Someone who suffers from Alzheimer’s disease might be perfectly lucid at one moment and wandering the neighborhood with no memory of where she lives the next. According to the American Bar Association, probate law nevertheless presumes that everyone has the mental capacity to sign his will at the time he does it. This means that if you contest a will because you think your loved one did not have the mental capacity to sign it, you have the burden of proving to the court that its legal presumption is wrong.
The threshold of legal capacity to sign a will is much lower than what is required to sign other documents. According to the law firm of Dutcher and Zatkowsky, a testator, or the person making a will, does not have to know what year it is in order to legally sign it, but he would not have legal capacity to sign a business contract.
Most states have three-pronged criteria to measure legal capacity in regard to wills. According to the New York Court of Appeals, a testator must only generally understand what she owns and her relationship with the person she is giving each asset to. She must also be able to grasp the connection between her beneficiary and the asset, and the fact that she is transferring ownership to him when she dies.
According to Dutcher and Zatkowsky, a testator needs only one lucid interval when signing his will for the will to be valid. He does not have to have any recollection of signing the will the next day. The American Psychological Association puts the onus on attorneys, suggesting that they watch for “red flags” such as memory lapses or problems communicating during the signing process and stop the process if necessary. But this doesn’t offer recourse for heirs years after the testator’s death.
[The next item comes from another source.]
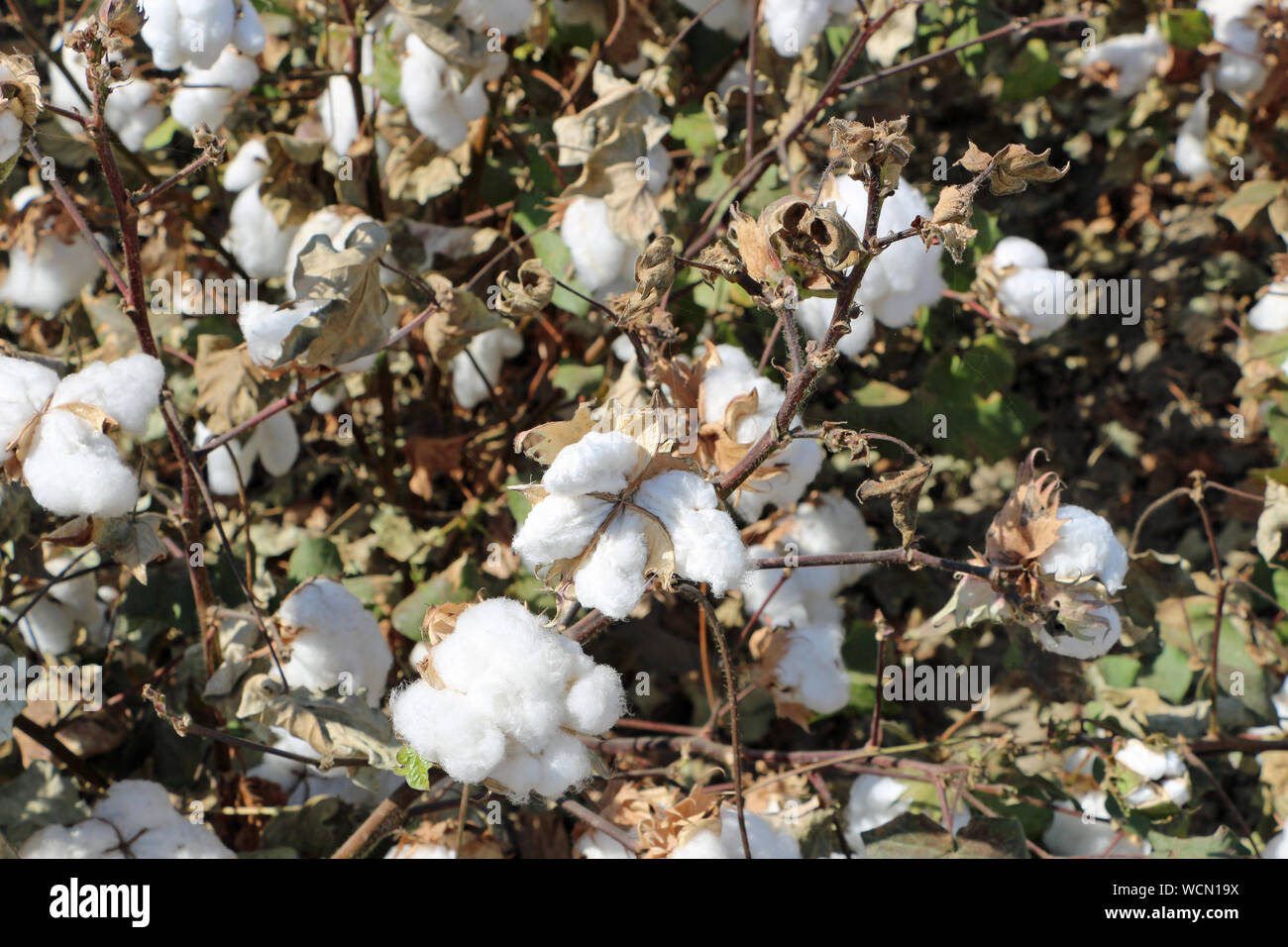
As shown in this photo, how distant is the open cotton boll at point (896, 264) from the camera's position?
111 centimetres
The American Bar Association indicates that because there is such a range of intellectual capacity between individuals to begin with, it is virtually impossible for the law to give a specific definition of legal competency or to draw an immutable line beyond which someone lacks capacity. If you find yourself in the position of having to prove that a loved one did not have legal capacity at the time he made his will, the University of Oklahoma College of Law indicates that “unnatural disposition” sometimes sways the courts — glaring instances where the testator might give his entire estate to a church in another country that he never visited, for instance. Other standards include creating an inference that the testator wasn’t lucid at the time of the signing by proving he was rarely aware, such as if he were a chronic alcoholic and usually intoxicated, or if he suffered from dementia that was diagnosed years before his will was made and which could have been expected to progress.